И воздуха катастрофически мало, и зацепиться, чтобы спастись, не за что, и помощь не придёт.
Но им это не нужно.
Они — спасение для друг друга.
Антон быстренько расстёгивает пуговички рубашки Арса, и пальцы соскальзывают, и изучающий взгляд Арсения будто зажигает сердце внутри, и с каждым новым вздохом — нужно больше.
Они целуются, переплетая языки, выцеловывая щёки, лоб, подбородок. Арсений наконец-то прикасается к мягкой, кудрявой чёлке Антона, которая похожа на белую сахарную вату. Шастун кусает чужое плечо, смотря, как на чёрной коже Арсения тут же появляются белые следы от его зубов. Он чувствует, как парень делает ответный укус в противоположное плечо, и эта смесь собственничества и чуткости — словно пуля в голову.

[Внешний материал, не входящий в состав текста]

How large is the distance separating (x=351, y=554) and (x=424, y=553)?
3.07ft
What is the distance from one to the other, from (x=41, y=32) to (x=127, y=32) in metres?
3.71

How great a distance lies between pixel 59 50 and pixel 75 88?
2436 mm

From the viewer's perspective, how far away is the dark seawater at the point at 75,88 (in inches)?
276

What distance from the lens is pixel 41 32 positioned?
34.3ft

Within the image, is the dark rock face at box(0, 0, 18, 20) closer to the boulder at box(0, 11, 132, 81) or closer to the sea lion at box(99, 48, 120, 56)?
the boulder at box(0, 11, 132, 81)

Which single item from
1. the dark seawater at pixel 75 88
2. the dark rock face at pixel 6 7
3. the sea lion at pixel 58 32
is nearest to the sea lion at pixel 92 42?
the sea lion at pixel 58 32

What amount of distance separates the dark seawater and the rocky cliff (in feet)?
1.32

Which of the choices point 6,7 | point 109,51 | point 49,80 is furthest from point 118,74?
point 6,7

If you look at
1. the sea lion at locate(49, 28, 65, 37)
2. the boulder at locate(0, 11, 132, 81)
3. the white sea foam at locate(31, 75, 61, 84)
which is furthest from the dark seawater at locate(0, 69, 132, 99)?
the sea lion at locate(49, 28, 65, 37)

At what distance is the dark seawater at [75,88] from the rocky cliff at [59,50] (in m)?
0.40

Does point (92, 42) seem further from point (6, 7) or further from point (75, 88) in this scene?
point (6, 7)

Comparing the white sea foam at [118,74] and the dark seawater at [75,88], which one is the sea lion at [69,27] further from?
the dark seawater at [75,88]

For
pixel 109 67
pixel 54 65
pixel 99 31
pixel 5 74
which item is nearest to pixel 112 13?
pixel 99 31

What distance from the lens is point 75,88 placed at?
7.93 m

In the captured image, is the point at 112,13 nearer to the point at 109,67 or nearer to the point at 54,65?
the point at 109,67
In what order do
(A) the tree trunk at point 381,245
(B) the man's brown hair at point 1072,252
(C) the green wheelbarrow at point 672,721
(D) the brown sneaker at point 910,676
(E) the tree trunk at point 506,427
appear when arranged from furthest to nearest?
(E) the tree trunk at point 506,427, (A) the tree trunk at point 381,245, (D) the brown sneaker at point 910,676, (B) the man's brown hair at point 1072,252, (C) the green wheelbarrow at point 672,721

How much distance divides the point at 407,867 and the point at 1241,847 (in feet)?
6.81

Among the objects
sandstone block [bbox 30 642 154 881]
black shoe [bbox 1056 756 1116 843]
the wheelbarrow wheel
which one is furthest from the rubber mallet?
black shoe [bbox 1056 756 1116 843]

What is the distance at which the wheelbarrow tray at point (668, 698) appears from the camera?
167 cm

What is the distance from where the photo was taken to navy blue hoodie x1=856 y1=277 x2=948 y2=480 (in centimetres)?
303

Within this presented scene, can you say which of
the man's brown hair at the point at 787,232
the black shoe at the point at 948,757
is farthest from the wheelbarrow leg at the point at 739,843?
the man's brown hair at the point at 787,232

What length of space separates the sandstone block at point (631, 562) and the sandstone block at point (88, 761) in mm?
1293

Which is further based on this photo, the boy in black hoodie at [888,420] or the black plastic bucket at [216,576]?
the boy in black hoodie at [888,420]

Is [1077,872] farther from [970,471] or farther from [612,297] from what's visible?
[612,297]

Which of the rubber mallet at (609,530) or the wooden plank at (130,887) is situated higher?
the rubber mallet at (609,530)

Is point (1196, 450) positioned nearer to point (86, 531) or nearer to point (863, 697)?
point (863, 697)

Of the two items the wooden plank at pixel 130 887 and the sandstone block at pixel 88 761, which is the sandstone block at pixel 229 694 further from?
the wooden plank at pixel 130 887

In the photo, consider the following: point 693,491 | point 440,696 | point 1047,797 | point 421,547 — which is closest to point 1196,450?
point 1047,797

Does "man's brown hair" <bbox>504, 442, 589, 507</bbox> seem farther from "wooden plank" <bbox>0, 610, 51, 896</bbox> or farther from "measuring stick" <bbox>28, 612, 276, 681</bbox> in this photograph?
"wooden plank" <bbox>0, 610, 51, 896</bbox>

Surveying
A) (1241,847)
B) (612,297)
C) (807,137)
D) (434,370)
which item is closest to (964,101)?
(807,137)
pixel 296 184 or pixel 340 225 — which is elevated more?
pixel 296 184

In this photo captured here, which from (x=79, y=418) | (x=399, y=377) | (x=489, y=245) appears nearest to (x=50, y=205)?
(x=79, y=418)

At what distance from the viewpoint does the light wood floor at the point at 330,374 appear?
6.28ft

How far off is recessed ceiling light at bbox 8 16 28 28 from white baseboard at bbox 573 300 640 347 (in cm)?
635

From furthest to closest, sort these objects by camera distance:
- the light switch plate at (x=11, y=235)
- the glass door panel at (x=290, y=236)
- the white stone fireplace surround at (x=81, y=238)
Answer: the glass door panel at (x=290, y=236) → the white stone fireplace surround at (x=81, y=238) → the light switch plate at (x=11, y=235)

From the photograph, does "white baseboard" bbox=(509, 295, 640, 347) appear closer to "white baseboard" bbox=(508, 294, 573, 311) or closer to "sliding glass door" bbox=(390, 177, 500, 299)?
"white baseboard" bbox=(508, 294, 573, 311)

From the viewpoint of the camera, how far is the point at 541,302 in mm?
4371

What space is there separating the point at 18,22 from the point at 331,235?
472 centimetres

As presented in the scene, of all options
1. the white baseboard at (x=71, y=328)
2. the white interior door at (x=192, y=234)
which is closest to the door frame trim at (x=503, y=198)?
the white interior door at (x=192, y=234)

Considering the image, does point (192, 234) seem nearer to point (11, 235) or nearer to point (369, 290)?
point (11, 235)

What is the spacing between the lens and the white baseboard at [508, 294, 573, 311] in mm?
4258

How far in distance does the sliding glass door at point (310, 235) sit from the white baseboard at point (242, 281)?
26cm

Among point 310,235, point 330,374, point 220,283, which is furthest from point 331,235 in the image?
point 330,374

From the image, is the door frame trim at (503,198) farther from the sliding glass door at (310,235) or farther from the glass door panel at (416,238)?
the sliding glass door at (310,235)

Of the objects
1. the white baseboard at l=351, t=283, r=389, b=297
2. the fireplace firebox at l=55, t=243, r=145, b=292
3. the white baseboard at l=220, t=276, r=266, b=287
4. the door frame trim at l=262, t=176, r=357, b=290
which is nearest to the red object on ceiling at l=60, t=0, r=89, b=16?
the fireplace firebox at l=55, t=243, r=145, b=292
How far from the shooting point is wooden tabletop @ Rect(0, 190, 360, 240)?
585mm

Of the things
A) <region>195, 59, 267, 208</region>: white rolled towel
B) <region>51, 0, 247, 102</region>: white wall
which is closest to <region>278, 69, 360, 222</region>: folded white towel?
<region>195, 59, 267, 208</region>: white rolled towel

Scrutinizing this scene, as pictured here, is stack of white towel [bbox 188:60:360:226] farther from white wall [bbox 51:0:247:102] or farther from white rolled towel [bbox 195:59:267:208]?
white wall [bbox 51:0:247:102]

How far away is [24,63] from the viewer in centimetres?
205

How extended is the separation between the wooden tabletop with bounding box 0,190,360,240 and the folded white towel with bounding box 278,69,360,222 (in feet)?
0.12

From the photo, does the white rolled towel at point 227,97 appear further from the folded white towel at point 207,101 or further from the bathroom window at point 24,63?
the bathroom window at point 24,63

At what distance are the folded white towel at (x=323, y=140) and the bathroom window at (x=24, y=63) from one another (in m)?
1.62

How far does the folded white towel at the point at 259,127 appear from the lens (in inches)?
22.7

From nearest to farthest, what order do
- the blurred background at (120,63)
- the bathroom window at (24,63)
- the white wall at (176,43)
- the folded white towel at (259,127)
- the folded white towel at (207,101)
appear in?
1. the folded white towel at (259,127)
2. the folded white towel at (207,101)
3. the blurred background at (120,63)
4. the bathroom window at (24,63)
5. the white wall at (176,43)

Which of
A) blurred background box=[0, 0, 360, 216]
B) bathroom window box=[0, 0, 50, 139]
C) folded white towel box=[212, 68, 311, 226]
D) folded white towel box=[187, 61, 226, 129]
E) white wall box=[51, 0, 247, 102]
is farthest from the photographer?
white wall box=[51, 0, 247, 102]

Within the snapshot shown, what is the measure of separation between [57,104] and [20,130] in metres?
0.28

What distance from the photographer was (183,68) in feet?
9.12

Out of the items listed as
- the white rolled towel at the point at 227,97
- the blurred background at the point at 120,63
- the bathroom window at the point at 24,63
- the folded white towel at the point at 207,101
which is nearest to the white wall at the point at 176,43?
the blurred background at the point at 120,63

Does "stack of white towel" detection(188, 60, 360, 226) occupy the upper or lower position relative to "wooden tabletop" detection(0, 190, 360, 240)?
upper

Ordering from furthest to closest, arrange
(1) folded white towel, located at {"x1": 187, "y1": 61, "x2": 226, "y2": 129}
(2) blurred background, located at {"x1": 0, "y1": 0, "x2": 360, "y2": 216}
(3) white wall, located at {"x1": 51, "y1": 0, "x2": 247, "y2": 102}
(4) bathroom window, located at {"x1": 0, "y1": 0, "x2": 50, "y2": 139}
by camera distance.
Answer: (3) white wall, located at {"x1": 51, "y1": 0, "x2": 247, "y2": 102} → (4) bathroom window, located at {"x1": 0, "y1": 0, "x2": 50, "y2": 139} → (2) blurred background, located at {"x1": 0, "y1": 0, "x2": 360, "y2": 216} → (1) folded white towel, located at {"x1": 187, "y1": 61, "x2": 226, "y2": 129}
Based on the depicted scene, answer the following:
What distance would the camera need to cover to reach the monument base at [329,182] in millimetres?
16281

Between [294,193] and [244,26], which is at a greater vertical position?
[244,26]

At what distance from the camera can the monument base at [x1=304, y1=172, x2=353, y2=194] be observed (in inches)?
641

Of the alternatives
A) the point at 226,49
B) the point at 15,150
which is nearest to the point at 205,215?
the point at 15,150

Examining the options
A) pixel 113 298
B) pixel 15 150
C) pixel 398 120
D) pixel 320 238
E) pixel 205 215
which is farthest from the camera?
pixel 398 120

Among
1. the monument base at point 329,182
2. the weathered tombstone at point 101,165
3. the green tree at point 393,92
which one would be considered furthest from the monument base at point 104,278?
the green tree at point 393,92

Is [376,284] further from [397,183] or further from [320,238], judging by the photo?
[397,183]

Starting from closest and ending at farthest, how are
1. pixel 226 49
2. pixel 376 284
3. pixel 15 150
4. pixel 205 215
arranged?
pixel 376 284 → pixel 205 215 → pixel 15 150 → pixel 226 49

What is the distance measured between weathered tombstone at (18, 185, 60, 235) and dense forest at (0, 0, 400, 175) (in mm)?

Антон царапает его спину, стягивая рубашку и кидая её на пол (он сможет одолжить Арсу какую-нибудь свою — большую и белую). Проводя языком по груди Арсения, он обводит ореолы сосков, с удовольствием всасывая их, шоркает пахом по ремню парня, налегающего на него, и закатывает глаза от удовольствия. Кружевное белье топорщится от вставшего члена и становится мокрым от естественной смазки.
Отпустить бы руку, да сжать посильнее, чтобы прогнуться в спине, зажать челюсть и простонать, но он терпит, не решаясь, и ждёт, когда Арсений, умирающий от его языка, сделает с ним всё это.
Глубоко поцелует, прошепчет какой-нибудь комплимент, пробежится пальчиками по внутренней стороне бедра и трахнет до звона кожи.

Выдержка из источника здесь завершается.